La calle se ha llenado de vados, sí. Y la línea amarilla abarca toda la acera, también. Sin embargo, hay coches aparcados frente a sus puertas. Los de ellos. No usan sus garajes para guardar sus vehículos. Algunos ni siquiera tienen cochera y el acceso es una mera trampilla metálica junto a la pared del fondo de la terraza. Lo que sí tienen todos los sótanos es una diminuta ventanita por la que suele salir aquella luz brillante como de discoteca. Esos lugares en el subsuelo parecen estar destinados a otros menesteres. Me pregunto si el ayuntamiento sabe algo de esto, si se molesta en preguntar a sus vecinos la finalidad de esos vados cuando se los conceden, si realizan algún tipo de investigación —aunque sea básica— para saber si, al menos, tienen coche, si no se hacen con la señal para conseguir una plaza de aparcamiento a coste ridículo en la puerta de casa. Lo de las luces es algo común entre los nuevos vecinos. También los ruidos de metal chocando contra metal o arrastrándose por el suelo de cemento. Nadie sabe lo que hacen, pero sí que prefieren hacerlo a altas horas de la madrugada.

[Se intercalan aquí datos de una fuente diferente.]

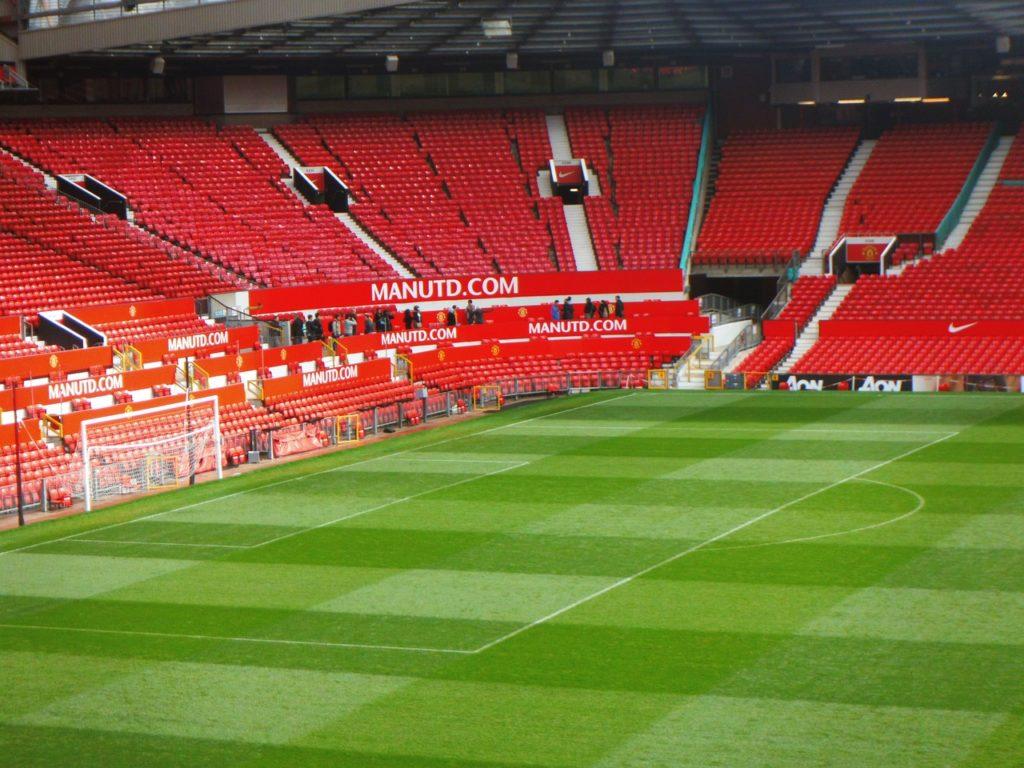 Foto de parte da arquibancada do Old Trafford, estádio do Manchester United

"Arañazos y gruñidos apagaron los ruidos de la noche y la dejaron en silencio. Uno de ellos miró hacia la ventana desde donde los observaba y me sonrió"

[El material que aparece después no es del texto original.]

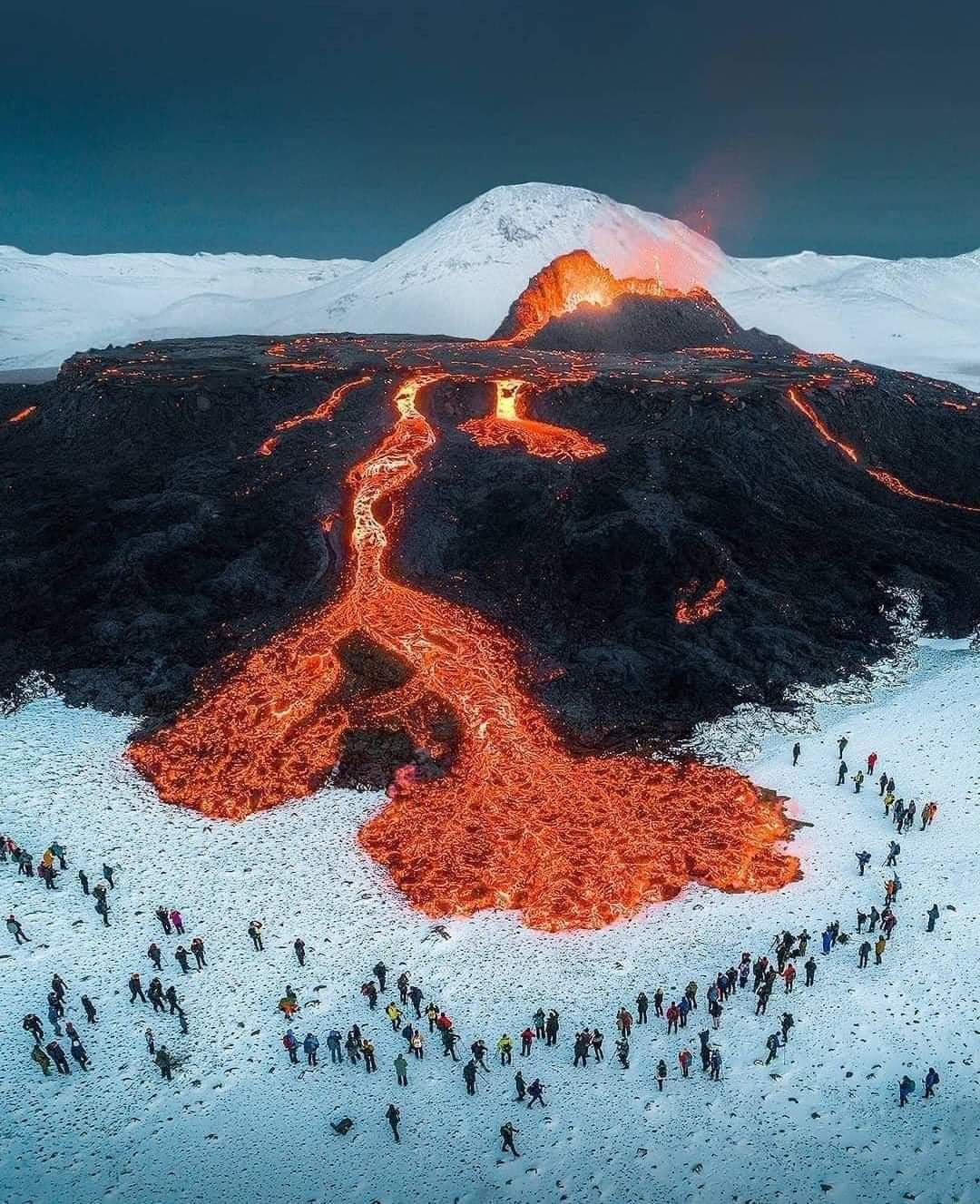 ONE Pic - Stunning photo of fire and ice! Iceland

La otra noche aparcó una furgoneta de mudanzas en la puerta de casa. La vecina de enfrente, amiga de la madre de la que hablé antes, salió a recibir a dos tipos corpulentos con mono de trabajo azul. No pude ver el nombre de la empresa, pero sí el arcón que bajaron de la parte de atrás. Debía medir como unos dos metros de largo por medio de ancho y otro tanto de alto. Parecía de acero bruñido y, por entre sus rendijas, se escapaba aquel fulgor que ya había visto  a través de las ventanitas de los sótanos. Arañazos y gruñidos apagaron los ruidos de la noche y la dejaron en silencio. Uno de ellos miró hacia la ventana desde donde los observaba y me sonrió. No me gustó. No me gustó nada. Se me erizó la piel de los brazos y la nuca. Lo que más me inquietó fue el movimiento de sus ojos y su parpadeo vertical. Un claro efecto de la incidencia de la luz de la farola sobre aquel rostro ceniciento de dentadura blanca y estremecedoramente perfecta. Eso es lo que me digo. Constantemente. Me recordó al remake de la peli de Noche de miedo. Esa en la que un nuevo vecino llega al barrio y resulta que es un vampiro. Si no supiese que los vampiros no existen, ahora mismo estaría acojonado. A las tres y pico se subieron de nuevo a la furgoneta y se marcharon, no sin antes levantar el brazo y saludar efusivamente con la mano en mi dirección. Los dos. Al unísono. En una coreografía perfecta, sincronizada con sus sonrisas.

Hoy me había propuesto acercarme al Café Moi y retomar los viejos hábitos. Pero, por mucho que me agradara la idea de ver a Lola —aún no la había visto después de su concierto—, no me apetecía soportar a su jefe babeándome con sus tentáculos y —he aquí la verdadera razón— tampoco quería cruzarme con la vecina. Porque intuyo que espera a que salga, como cada día, para aparecer de repente en su porche, levantar el brazo y sonreírme de aquella manera. Y, como cada día, me dará deliberadamente la espalda y dejará que vea las junturas de su disfraz de piel, esas que se unen en la parte más alta de la cruz que forma su espalda. No. Definitivamente no son vampiros.